A coalition of 14 Western nations, including the United States, United Kingdom, and France, has issued a stern condemnation of Iran’s intelligence services for orchestrating a surge in assassination attempts, kidnappings, and harassment operations targeting individuals across Europe and North America. In a joint statement released Thursday, the governments of Albania, Austria, Belgium, Canada, Czechia, Denmark, Finland, Germany, the Netherlands, Spain, and Sweden joined the rebuke, demanding Tehran immediately cease these “illegal activities” that violate international sovereignty.
The alliance warned that Iranian operatives are increasingly collaborating with international criminal networks to pursue dissidents, journalists, and former officials perceived as threats to the regime. British authorities revealed they have foiled over 20 Iran-linked kidnap/kill plots since 2022, including operations against British nationals.

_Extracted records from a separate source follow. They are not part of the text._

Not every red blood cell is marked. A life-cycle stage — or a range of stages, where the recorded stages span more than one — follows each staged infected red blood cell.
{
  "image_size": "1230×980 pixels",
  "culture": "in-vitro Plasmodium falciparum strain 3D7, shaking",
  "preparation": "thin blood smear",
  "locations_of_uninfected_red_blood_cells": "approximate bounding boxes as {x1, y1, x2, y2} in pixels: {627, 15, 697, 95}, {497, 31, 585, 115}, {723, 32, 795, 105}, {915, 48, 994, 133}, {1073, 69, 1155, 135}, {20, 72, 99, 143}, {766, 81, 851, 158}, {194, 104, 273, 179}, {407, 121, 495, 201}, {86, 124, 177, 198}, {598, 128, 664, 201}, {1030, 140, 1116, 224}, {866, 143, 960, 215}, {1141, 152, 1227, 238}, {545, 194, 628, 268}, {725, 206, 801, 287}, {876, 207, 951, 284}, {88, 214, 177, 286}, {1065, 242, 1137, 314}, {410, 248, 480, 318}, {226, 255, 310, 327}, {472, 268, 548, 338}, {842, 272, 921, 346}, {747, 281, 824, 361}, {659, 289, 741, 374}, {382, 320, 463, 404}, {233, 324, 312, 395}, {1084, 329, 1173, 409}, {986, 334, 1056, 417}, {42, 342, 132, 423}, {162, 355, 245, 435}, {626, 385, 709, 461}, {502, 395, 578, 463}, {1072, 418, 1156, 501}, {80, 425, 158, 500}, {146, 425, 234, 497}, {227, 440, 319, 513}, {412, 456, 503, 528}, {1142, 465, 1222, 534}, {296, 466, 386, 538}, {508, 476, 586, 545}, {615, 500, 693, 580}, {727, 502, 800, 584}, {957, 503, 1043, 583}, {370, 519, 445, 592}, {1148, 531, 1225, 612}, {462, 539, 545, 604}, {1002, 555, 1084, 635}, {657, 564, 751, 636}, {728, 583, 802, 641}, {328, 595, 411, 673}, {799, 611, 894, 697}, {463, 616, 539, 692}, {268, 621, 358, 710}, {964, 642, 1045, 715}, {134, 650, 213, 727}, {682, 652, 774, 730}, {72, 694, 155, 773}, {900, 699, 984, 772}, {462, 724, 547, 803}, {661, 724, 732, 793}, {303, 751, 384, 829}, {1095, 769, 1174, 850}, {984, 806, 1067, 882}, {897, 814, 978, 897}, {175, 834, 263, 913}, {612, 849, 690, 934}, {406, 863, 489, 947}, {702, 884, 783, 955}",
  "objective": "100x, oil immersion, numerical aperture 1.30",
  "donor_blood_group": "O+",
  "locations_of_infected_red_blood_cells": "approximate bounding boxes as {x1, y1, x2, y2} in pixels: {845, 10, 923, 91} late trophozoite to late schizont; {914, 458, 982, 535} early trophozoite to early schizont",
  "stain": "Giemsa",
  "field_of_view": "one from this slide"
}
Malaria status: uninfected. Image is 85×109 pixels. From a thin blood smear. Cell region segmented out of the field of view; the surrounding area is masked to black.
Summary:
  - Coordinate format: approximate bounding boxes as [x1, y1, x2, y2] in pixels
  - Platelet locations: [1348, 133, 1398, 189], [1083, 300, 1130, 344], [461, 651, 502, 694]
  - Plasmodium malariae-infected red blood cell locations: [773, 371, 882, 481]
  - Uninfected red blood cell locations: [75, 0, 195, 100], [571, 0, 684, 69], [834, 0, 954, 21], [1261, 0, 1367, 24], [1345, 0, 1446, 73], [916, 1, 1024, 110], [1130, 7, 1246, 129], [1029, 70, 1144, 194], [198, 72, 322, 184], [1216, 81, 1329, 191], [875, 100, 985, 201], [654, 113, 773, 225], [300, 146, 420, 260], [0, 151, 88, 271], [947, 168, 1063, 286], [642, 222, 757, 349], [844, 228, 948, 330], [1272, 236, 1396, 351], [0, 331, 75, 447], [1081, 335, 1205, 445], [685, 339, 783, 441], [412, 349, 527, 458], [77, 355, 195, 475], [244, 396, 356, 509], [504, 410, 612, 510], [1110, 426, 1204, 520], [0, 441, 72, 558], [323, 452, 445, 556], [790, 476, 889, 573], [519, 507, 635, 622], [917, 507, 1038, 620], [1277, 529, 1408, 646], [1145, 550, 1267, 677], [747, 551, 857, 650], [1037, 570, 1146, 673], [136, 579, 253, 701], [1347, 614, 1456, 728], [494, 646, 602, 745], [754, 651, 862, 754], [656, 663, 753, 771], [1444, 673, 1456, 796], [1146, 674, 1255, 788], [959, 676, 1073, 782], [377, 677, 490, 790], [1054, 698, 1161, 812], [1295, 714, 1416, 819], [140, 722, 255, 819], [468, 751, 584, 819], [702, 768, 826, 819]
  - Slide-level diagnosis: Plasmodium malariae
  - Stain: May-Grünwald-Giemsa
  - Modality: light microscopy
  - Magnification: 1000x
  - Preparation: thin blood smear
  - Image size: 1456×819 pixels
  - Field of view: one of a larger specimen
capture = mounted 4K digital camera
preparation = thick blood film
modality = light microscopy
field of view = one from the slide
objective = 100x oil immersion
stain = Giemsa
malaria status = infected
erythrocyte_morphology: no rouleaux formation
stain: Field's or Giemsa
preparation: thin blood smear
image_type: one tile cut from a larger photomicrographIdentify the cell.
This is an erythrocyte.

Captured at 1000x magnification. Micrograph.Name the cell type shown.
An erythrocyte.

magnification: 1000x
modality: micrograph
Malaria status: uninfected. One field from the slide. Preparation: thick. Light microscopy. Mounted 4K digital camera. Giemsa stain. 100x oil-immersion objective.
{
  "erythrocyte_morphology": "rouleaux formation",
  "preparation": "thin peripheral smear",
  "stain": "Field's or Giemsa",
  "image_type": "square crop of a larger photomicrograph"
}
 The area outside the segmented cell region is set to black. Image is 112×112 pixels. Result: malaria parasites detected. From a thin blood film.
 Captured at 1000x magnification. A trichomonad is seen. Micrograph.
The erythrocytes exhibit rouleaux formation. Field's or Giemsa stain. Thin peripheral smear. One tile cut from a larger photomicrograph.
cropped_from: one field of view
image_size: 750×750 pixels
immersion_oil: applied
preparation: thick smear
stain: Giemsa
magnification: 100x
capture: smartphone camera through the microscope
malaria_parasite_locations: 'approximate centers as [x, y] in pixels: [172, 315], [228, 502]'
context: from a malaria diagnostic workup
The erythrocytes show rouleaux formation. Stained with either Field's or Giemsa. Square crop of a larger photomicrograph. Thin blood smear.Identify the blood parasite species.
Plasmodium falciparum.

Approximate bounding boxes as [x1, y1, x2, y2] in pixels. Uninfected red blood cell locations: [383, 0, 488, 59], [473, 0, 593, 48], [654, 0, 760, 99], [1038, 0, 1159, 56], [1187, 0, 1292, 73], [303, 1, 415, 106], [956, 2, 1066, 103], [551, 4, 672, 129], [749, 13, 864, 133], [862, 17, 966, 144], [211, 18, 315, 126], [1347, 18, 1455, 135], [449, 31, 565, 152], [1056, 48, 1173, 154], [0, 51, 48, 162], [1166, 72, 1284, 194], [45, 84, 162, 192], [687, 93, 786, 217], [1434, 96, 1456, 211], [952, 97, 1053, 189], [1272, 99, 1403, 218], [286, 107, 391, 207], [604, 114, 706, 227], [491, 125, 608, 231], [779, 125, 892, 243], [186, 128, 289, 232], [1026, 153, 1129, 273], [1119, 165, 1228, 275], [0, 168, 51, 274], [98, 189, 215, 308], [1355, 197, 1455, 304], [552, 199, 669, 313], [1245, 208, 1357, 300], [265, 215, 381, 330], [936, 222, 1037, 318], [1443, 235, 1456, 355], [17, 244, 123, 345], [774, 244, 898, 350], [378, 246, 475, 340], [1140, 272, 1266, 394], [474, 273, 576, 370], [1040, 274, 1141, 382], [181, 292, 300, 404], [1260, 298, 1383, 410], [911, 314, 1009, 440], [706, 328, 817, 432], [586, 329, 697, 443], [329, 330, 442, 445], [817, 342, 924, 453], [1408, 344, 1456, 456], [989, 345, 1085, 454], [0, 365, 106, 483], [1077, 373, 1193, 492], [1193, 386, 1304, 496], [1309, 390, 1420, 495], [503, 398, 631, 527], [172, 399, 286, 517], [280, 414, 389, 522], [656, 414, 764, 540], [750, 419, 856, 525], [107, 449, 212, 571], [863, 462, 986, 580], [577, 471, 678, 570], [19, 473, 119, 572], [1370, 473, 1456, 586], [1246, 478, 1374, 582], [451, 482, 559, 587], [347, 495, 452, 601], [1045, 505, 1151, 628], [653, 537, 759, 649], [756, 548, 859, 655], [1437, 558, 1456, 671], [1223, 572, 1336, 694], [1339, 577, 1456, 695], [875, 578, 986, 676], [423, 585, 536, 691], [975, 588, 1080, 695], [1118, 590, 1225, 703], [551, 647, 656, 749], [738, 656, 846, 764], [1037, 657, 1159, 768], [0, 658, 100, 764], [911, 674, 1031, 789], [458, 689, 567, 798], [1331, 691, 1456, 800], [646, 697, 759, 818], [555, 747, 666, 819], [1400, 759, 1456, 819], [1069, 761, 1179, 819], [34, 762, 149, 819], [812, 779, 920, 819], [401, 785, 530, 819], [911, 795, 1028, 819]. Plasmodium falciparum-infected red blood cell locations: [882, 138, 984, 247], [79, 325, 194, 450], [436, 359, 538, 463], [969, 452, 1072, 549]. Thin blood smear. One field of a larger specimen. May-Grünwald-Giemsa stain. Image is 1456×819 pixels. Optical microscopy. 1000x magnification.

The condemnation follows the March 2025 measures by the UK government requiring Iran to register all political influence activities—a response to what London calls “increasingly aggressive behavior” by Tehran’s intelligence apparatus . This builds on October 2024 reports documenting Iran’s transnational assassination campaigns, including operations on US and European soil.
This diplomatic clash is occurring amid heightened tensions following June 2025 Israeli strikes on Iran’s nuclear facilities, which killed senior officials and scientists. Analysts suggest Tehran may be escalating extraterritorial operations to project strength after military setbacks. Notably, the coalition’s statement avoids linking the intelligence threats to ongoing US-Iran nuclear negotiations, though it underscores growing Western unity against Iranian destabilization efforts.
Why It Matters
With Iranian intelligence allegedly exploiting EU and North American soil for covert operations, the 14-nation alliance emphasizes “commitment to preventing attacks” through enhanced counterintelligence cooperation. The statement serves both as a warning to Tehran and reassurance to vulnerable communities, especially exiled dissidents and Jewish groups amid what experts describe as Iran’s most aggressive global intimidation campaign in decades.